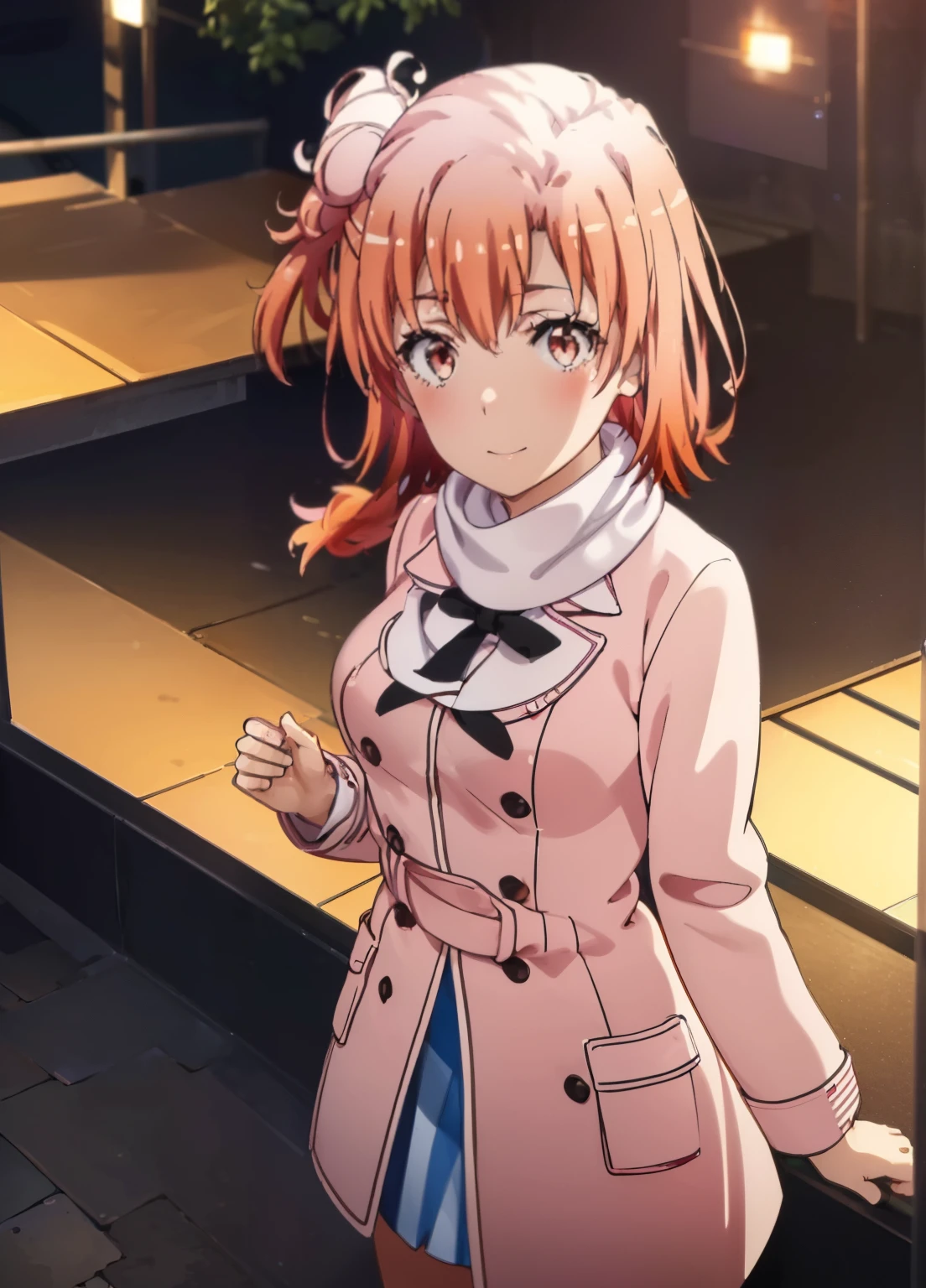 yuiyuigahama, yui yuigahama, long hair, (pink eyes:1.5), (orange hair:1.2), bun hair, single bun hair,blush, smile, (big breasts:1.2),red muffler,Pink long coat Open the button,white sweater,Short Band,black knee high socks,short boots,evening,sunset,
break outdoors,city,building street,
break looking at viewer,whole body,peek from above, (cowboy shot:1.5),
break (masterpiece:1.2), highest quality, High resolution, unity 8k wallpaper, (shape:0.8), (beautiful and detailed eyes:1.6), highly detailed face, perfect lighting, Very detailed CG, (perfect hands, perfect anatomy),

• TASK BRIEF:
All of the lines above must be repeated without alteration, though the pictures are to be excluded.

• REPLY TO THE EXERCISE:
 yuiyuigahama, yui yuigahama, long hair, (pink eyes:1.5), (orange hair:1.2), bun hair, single bun hair,blush, smile, (big breasts:1.2),red muffler,Pink long coat Open the button,white sweater,Short Band,black knee high socks,short boots,evening,sunset,
break outdoors,city,building street,
break looking at viewer,whole body,peek from above, (cowboy shot:1.5),
break (masterpiece:1.2), highest quality, High resolution, unity 8k wallpaper, (shape:0.8), (beautiful and detailed eyes:1.6), highly detailed face, perfect lighting, Very detailed CG, (perfect hands, perfect anatomy),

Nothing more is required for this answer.